Künstlerhaus St. Lukas Berlin, Fasanenstraße (1888/89)

In Anlehnung an den „Stil” des Künstlerhauses wurden nach seinen Plänen 1891/92 noch drei weitere Wohn- und Geschäftshäuser in Charlottenburg sowie die damals berühmte „Litzenburg” in Berlin-Wilmersdorf (1959; gesprengt) errichtet. Außerdem steuerte Sehring für Ausstellungen in Berlin Entwürfe bei und übernahm kleinere Aufträge, wie z.B. den Bau der Gedenkhalle (Tempel) für Königin Luise in Neustrelitz (1891). In seinem Architektenbüro entstanden auch die Pläne für das Theater auf der Gewerbeausstellung in Berlin-Treptow (1896; abgebrochen) sowie für den faszinierenden Bau des „Theater des Westens” (1895/96) in Berlin-Charlottenburg, an dessen Ausgestaltung Freunde aus dem Künstlerhaus beteiligt waren. Das „Theater des Westens” erregte damals viel Aufsehen und mußte als Sehrings Privattheater (welches er verpachtete) so manche finanzielle Krise überstehen. Es war seinerzeit das größte Theater Berlins, welches in Parkett und drei Rängen ca. 1.800 Zuschauern Platz bot. An seinem gigantomanen Äußeren wird der von Sehring provozierte Stilkontrast besonders deutlich. Das Zuschauerhaus ist wie ein palladianische Palastarchitektur mit Löwen, Obelisken und anderen plastischen Elemente, besonders im Dachbereich, gestaltet; das hohe Bühnenhaus vermittelt dagegen den Eindruck einer mittelalterlichen „Gralsburg”, die Sehring im Sinne Richard Wagners als einen phantastischen, dem Zuschauer entrückten, geheimnisvollen Bezirk der Kunst verstanden wissen wollte. Außer- und innerhalb des Theaters lassen sich als Gestaltungselemente desgleichen Schwäne beobachten, die als eine Anspielung auf Lohengrin, den Helden der Schwanenrittersage von Wolfram von Eschenbach, zu deuten sind.
---
> Arbeitsanweisungen
• a. Wie vielen Zuschauern bot das Theater des Westens laut dem Text über Sehrings Bauten Platz?
• b. Führe den Text über Sehrings Bauten nach seinem letzten Satz weiter.
Die anschließende Auflistung wird hier nicht gebraucht.

> Inhalt des Datensatzes
---
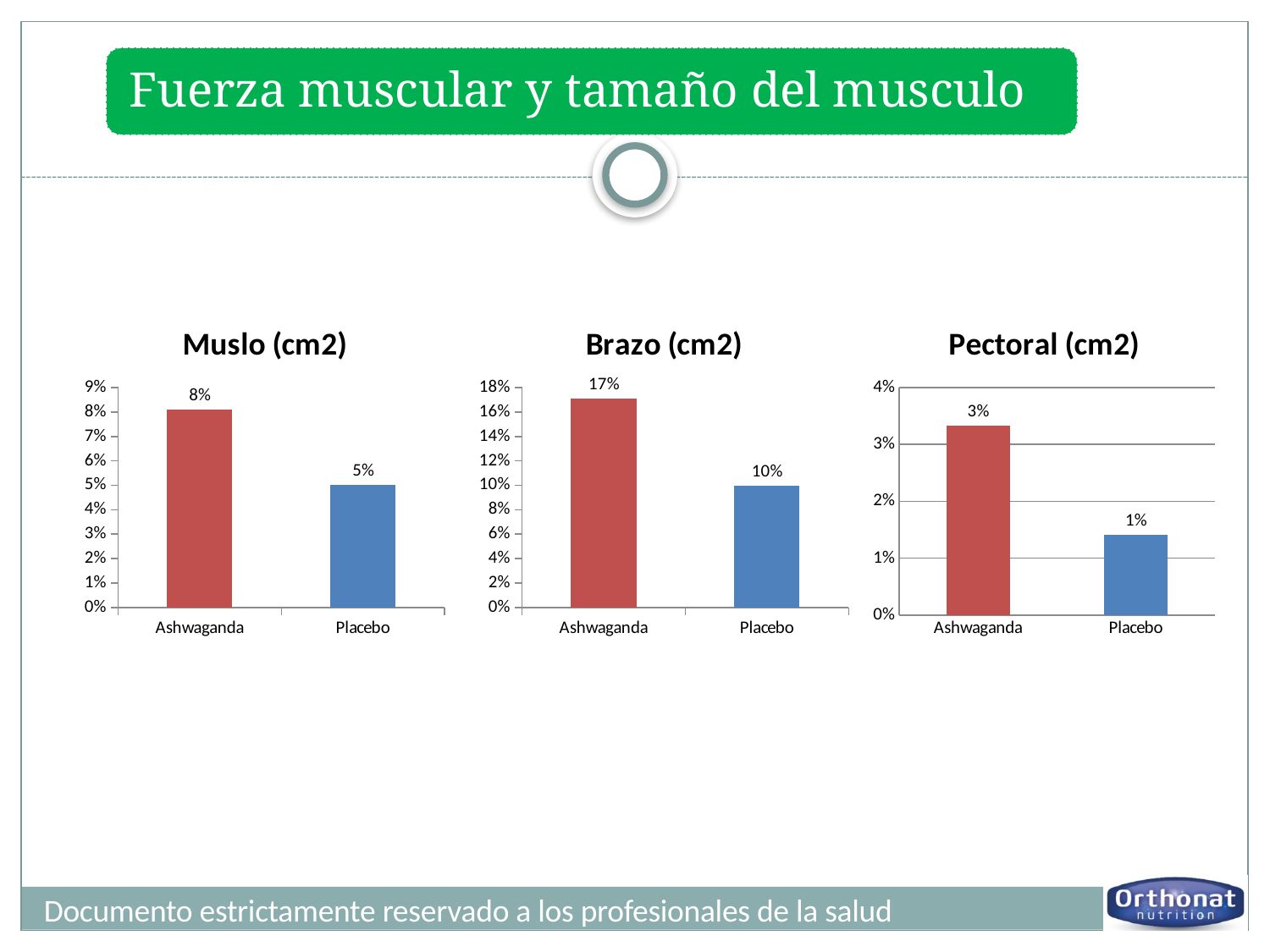
In the Pectoral (cm2) chart, what is the value for Placebo? 1% In the Brazo (cm2) chart, what is the value for Placebo? 10% In the Brazo (cm2) chart, what is the difference between the Ashwaganda and Placebo values? 7% What kind of chart is the Brazo (cm2) chart? Bar chart In the Muslo (cm2) chart, which category has the lowest value? Placebo In the Pectoral (cm2) chart, is the value for Ashwaganda greater or less than 2%? greater In the Pectoral (cm2) chart, what is the value for Ashwaganda? 3% In the Brazo (cm2) chart, which category has the highest value? Ashwaganda In the Muslo (cm2) chart, what is the difference between the Ashwaganda and Placebo values? 3% In the Muslo (cm2) chart, what is the value for Ashwaganda? 8% In the Muslo (cm2) chart, what is the value for Placebo? 5% In the Brazo (cm2) chart, what is the value for Ashwaganda? 17%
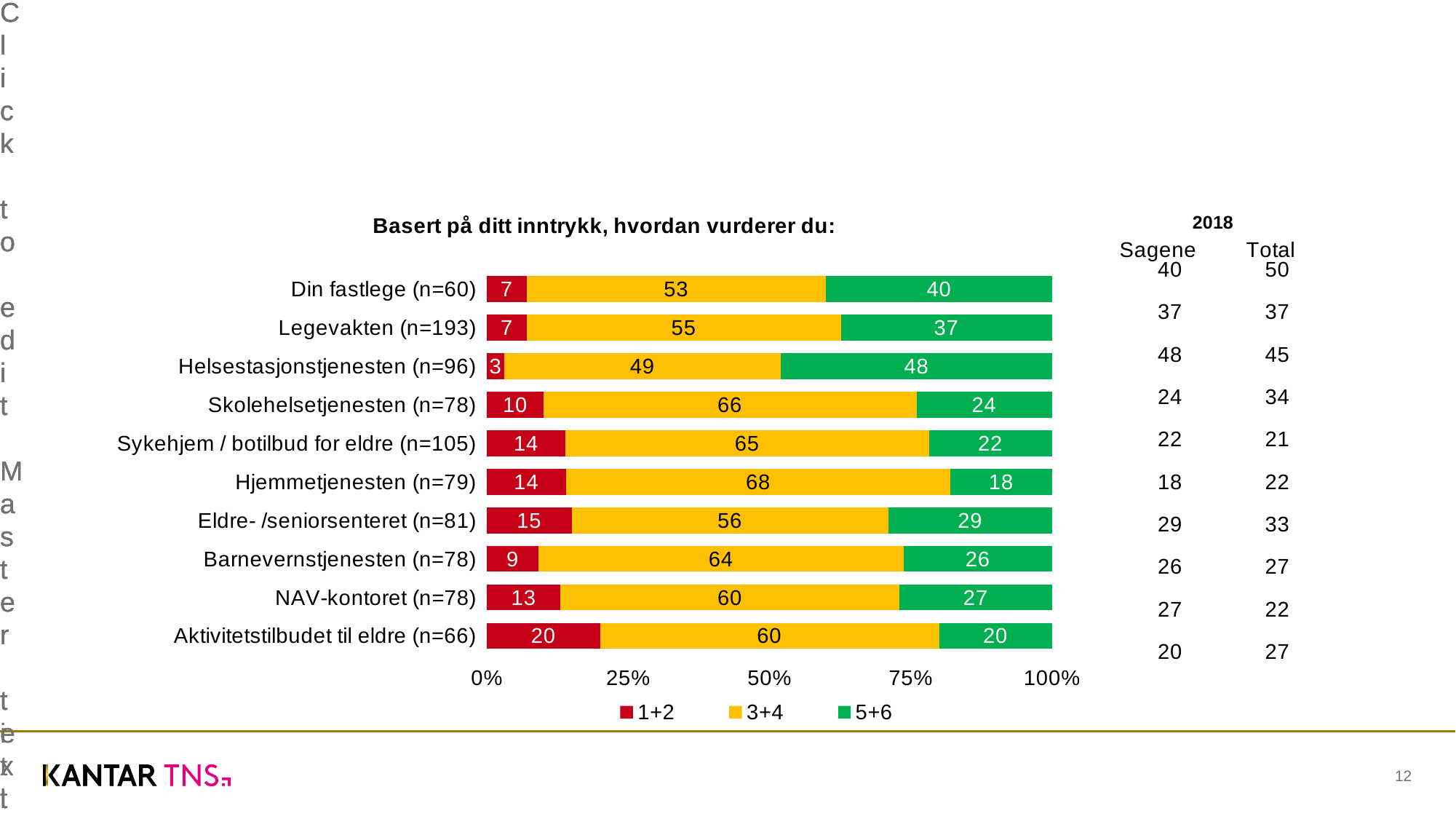
What is the title of the chart? Basert på ditt inntrykk, hvordan vurderer du: What is the 5+6 value for Helsestasjonstjenesten (n=96)? 48 Which has a larger 3+4 value, Skolehelsetjenesten (n=78) or Eldre- /seniorsenteret (n=81)? Skolehelsetjenesten (n=78) What is the total of the stacked bar for NAV-kontoret (n=78)? 100 How many categories (services) are plotted in the chart? 10 What is the 1+2 value for Aktivitetstilbudet til eldre (n=66)? 20 Which category has the highest 5+6 value? Helsestasjonstjenesten (n=96) What is the difference between the 5+6 values for Din fastlege (n=60) and Legevakten (n=193)? 3 How many series does the chart legend list? 3 What is the 3+4 value for Hjemmetjenesten (n=79)? 68 Which category has the lowest 1+2 value? Helsestasjonstjenesten (n=96) What kind of chart is shown on the slide? Stacked bar chart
---
> Lösungen zur Übung
• a. Ca. 1.800 Zuschauern, in Parkett und drei Rängen.

• b.
Eines von vielen Beispielen Sehrings Baukunst: Die Walpurgishalle (erbaut 1901) in Thale

Dieses Prinzip des Stilkontrastes wandte Sehring auch bei seinen späteren Theaterbauten in Bielefeld (1902/04), Düsseldorf (1904/05; zerstört), Cottbusser Stadttheater (1905/07) und Halberstadt (1904/05; zerstört) an. Bei diesen Theaterbauten reduzierte er - wie auch andere zeitgenössische Theaterbaumeister - die Plätze des Auditoriums auf zwei Ränge, wobei das Parkett und die Ränge nach hinten stark amphitheatralisch ansteigen und die seitlichen Plätze der Ränge auf zwei Reihen beschränkt wurden, um eine möglichst optimale Sicht auf das Bühnengeschehen zu gewährleisten. Andere bedeutende Bauausführungen waren die Errichtung der Doppelturmfassade der Kirche St. Jakob in Köthen (1895/97), die spektakuläre Gestaltung der Glasfassaden des Warenhauses Tietz an der Leipziger Straße in Berlin (1899/1900; zerstört), der Ausbau des berühmten Varietés „Wintergarten” in Berlin (1900; zerstört) mit der Installation seines patentierten „Sternenhimmels”, der Tanzpalast „Delphi” (1927/28; jetzt Kino) in Charlottenburg und die Görlitzer Stadthalle (1906/10). Bei deren Bau ereignete sich am 9. Mai 1908 ein schweres Baustellenunglück, bei dem es fünf Tote zu beklagen gab. Dieses Ereignis hatte Sehrings Ansehen als Architekt für lange Zeit schwer geschädigt, obwohl er, wie sich bei der Gerichtsverhandlung herausstellte, selbst nicht schuldig gewesen war.

Die Rosburg bei Ballenstedt

Zurückgezogen hatte sich Sehring dann auf die nach seinen Plänen errichtete Roseburg (1905/25).

Bernhard Sehring verstarb am 27. Dezember 1941 in Berlin-Charlottenburg. Die Öffentlichkeit wurde über den Tod von Bernhard Sehring u.a. in verschiedenen Zeitungsartikeln informiert. Beispielhaft zum Nachlesen ein Artikel vom 02. Januar 1942 aus dem in Dessau erschienenen Anhalter Anzeiger. Seine Urne gilt als verschollen – die Erinnerung an ihn, sein Leben, sein Werk droht zu verblassen … deshalb gibt es diese Internetpräsenz.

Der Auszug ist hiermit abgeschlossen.